Preeti Shridhar is the Deputy Public Affairs Administrator for the City of Renton and reports to the Mayor. She oversees intergovernmental relations, working with state and federal elected officials. She also manages the city’s public affairs and communications department, is responsible for launching Renton’s nationally recognized inclusion program, and more.
Preeti has 26 years of experience working for the public sector. Previously, she was the Communications Director for the Seattle Mayor’s Office of Sustainability and Environment. She helped launch Seattle’s nationally recognized environmental programs.
She has received national recognition for the programs she manages. These include awards for Renton’s Inclusion Program from National League of Cities, United States Conference of Mayors, and International City Managers Association, as well as several communications and environmental awards including an Emmy and a Tully.
Among her proudest achievements are launching Renton’s Inclusion Program that has now become a national model; contributing to the national launch of Seattle’s Climate Protection Initiative; and organizing the Seattle visit of former vice president Al Gore leading to the production of An Inconvenient Truth.

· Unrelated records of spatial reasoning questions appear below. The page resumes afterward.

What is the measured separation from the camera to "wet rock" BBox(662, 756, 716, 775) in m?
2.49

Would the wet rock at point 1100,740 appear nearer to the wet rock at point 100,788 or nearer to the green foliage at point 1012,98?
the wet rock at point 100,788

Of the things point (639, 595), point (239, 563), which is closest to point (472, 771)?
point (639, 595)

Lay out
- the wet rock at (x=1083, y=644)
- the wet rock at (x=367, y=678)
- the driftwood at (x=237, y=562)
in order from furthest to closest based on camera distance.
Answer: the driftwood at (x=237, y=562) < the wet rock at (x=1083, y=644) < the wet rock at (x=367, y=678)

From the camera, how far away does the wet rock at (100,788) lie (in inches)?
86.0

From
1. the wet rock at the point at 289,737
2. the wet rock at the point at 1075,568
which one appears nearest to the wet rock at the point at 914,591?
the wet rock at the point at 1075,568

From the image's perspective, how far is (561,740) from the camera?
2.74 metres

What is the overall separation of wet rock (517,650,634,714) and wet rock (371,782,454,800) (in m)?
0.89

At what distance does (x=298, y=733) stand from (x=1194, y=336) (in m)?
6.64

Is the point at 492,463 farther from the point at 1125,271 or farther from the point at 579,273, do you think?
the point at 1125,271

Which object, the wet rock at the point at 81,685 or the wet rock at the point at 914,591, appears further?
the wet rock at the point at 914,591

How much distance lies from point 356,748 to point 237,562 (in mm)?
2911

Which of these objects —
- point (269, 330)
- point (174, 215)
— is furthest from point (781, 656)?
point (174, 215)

Preeti has several publications to her name. Her work is recognized internationally and she has worked on projects in Jordan, several on behalf of USAID. She is very active with Tasveer, an organization committed to engaging and empowering South-Asian women. She has an MBA in marketing and finance from the University of Minnesota, and a bachelor’s degree in economics and business. In 2019 and 2017, she ran for Port Commission and was one of the first candidates to make environmental sustainability at the Port her priority. She received nearly 75,000 votes and finished a close third in 2019 and first in the 2017 primary and made history in the 106-year history of the Port made history by being the only woman of color in the 104-year history of the Port of Seattle to win the primary. She serves on the board of Inspire Washington and volunteers with Tasveer, a South-Asian non-profit organization. She lives with her family in the greater Seattle area and her son is an engineer in Chicago.